### Short problem
Which lines in the material below contain the word "distance"? Gather each of those lines and copy it out in full.

### Provided data
*****
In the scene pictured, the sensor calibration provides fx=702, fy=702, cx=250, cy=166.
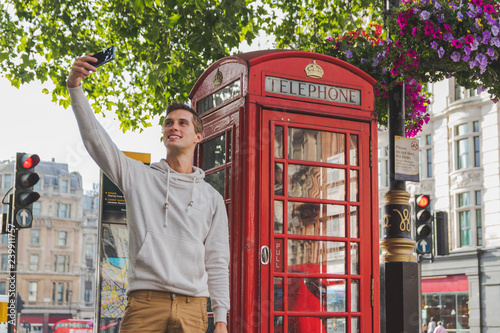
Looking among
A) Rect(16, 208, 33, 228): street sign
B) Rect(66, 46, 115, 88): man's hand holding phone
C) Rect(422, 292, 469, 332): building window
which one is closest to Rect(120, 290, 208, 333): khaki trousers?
Rect(66, 46, 115, 88): man's hand holding phone

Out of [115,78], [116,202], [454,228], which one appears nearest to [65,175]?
[454,228]

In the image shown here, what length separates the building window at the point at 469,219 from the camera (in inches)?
1054

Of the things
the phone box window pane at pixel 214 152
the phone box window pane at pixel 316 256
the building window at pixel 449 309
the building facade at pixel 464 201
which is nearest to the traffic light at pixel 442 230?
the phone box window pane at pixel 316 256

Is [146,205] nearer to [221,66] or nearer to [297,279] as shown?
[297,279]

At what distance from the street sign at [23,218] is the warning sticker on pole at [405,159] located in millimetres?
5050

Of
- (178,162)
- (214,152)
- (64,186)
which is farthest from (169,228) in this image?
(64,186)

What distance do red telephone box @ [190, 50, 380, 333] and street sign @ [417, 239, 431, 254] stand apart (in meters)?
4.41

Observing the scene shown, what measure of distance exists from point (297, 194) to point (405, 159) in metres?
1.85

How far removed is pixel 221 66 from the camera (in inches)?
237

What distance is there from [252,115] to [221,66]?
83 centimetres

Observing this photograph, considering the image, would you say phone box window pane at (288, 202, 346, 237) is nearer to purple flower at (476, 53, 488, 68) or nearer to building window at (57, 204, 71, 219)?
purple flower at (476, 53, 488, 68)

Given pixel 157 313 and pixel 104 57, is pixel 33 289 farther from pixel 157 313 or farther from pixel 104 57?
pixel 104 57

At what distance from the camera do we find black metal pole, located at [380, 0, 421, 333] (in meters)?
6.54

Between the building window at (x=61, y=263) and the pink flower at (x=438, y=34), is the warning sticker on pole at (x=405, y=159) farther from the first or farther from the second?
the building window at (x=61, y=263)
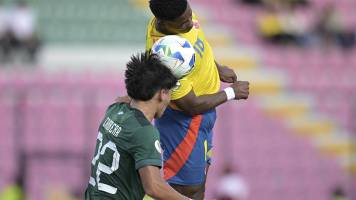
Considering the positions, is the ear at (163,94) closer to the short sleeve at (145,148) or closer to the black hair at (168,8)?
the short sleeve at (145,148)

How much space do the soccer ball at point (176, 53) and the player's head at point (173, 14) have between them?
20cm

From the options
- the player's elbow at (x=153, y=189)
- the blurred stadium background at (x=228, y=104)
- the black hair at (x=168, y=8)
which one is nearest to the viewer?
the player's elbow at (x=153, y=189)

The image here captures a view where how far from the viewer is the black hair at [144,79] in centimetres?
699

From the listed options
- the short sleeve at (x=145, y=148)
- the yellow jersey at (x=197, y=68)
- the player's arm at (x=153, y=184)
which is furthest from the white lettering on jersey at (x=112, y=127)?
the yellow jersey at (x=197, y=68)

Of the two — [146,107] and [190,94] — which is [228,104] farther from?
[146,107]

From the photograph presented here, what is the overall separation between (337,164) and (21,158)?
521 centimetres

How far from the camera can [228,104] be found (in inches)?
719

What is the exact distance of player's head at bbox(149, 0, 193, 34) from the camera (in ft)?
25.4

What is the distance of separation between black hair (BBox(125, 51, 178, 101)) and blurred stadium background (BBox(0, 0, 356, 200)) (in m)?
9.65

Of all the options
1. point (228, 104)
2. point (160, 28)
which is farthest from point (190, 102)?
point (228, 104)

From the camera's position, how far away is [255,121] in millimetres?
19125

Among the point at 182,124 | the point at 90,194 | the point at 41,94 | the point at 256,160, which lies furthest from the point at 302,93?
the point at 90,194

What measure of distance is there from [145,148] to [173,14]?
1.24 metres

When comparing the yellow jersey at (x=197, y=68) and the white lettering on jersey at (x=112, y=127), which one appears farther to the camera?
the yellow jersey at (x=197, y=68)
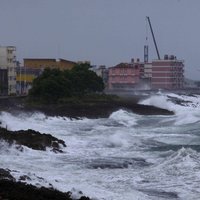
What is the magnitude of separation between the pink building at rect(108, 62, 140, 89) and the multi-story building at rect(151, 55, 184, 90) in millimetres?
5986

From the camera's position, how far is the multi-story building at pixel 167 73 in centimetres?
12138

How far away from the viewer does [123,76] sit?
115125 millimetres

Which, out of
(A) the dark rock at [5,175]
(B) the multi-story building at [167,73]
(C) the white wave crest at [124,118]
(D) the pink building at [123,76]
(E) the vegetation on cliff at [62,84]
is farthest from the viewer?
(B) the multi-story building at [167,73]

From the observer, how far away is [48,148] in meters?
21.0

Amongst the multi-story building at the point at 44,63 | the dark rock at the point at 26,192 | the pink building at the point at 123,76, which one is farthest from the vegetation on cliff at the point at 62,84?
the pink building at the point at 123,76

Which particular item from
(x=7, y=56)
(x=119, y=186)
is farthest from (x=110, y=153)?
(x=7, y=56)

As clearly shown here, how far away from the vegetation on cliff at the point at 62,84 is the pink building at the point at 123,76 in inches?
1970

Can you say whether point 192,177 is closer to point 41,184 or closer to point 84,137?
point 41,184

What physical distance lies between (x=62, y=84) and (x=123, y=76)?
6357cm

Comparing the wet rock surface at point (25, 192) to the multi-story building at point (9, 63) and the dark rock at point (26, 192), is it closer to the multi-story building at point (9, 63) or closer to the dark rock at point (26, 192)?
the dark rock at point (26, 192)

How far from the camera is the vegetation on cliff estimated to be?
50.5m

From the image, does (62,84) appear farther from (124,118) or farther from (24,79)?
(24,79)

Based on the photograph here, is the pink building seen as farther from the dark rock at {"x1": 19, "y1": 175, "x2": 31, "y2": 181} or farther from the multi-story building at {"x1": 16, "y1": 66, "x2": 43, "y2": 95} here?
the dark rock at {"x1": 19, "y1": 175, "x2": 31, "y2": 181}

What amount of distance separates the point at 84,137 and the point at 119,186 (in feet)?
40.4
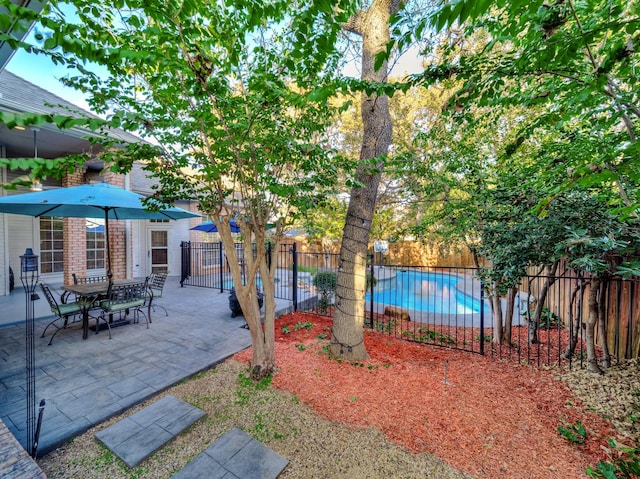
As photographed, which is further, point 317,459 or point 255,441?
point 255,441

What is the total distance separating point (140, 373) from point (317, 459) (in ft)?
7.72

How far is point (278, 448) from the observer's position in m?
2.14

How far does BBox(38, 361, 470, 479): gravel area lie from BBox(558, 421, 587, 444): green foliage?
112 centimetres

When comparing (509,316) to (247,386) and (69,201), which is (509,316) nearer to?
(247,386)

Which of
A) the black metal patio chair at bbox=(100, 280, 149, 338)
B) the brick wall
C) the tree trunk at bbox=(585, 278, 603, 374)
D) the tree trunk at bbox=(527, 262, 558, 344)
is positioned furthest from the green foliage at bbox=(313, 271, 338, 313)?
the brick wall

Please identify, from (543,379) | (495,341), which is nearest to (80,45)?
(543,379)

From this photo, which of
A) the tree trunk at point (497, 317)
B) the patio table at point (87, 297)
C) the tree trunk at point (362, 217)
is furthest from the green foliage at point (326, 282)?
the patio table at point (87, 297)

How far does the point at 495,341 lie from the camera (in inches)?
183

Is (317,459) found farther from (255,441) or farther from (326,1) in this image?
(326,1)

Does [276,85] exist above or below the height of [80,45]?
above

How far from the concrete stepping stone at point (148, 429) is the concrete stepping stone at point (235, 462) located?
378 mm

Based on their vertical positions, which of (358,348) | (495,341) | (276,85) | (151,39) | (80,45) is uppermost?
(151,39)

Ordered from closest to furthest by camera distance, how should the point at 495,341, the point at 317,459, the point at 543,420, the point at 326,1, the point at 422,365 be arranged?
the point at 326,1 → the point at 317,459 → the point at 543,420 → the point at 422,365 → the point at 495,341

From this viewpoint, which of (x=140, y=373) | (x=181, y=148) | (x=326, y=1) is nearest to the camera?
(x=326, y=1)
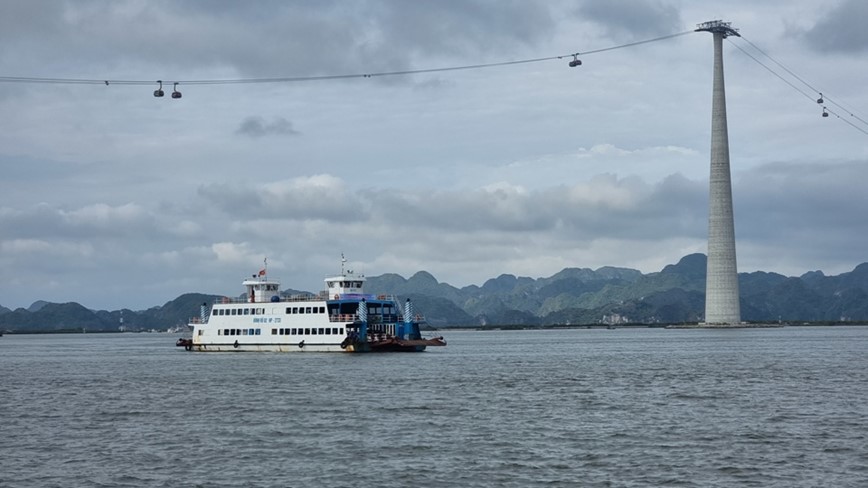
*****
### Answer for this exercise
At what distance from the street sign at [23,218] is the warning sticker on pole at [405,159] located in millimetres?
What distance do red telephone box @ [190, 50, 380, 333] and street sign @ [417, 239, 431, 254] stand apart (in meters)?
Observing the scene shown, what measure of distance exists from point (297, 194) to point (405, 159) in metres?
What distance is there from [252,115] to [221,66]?
At what distance from the camera do we find black metal pole, located at [380, 0, 421, 333] (in meters)?
What is the exact distance of player's head at bbox(149, 0, 193, 34) from the camera (in ft)?
What is the distance of separation between black hair (BBox(125, 51, 178, 101)) and blurred stadium background (BBox(0, 0, 356, 200)) (in m)?
What measure of distance is there from [145,148] to [173,14]?
What physical distance lies between (x=62, y=84) and (x=123, y=76)?
What amount of distance separates the point at 84,137 and the point at 119,186 (in feet)?
What is the total distance separating point (140, 373) from point (317, 459) (in ft)?
Ordered from closest to furthest by camera distance, how should the point at 495,341, the point at 317,459, the point at 543,420, the point at 326,1, the point at 422,365 be arranged?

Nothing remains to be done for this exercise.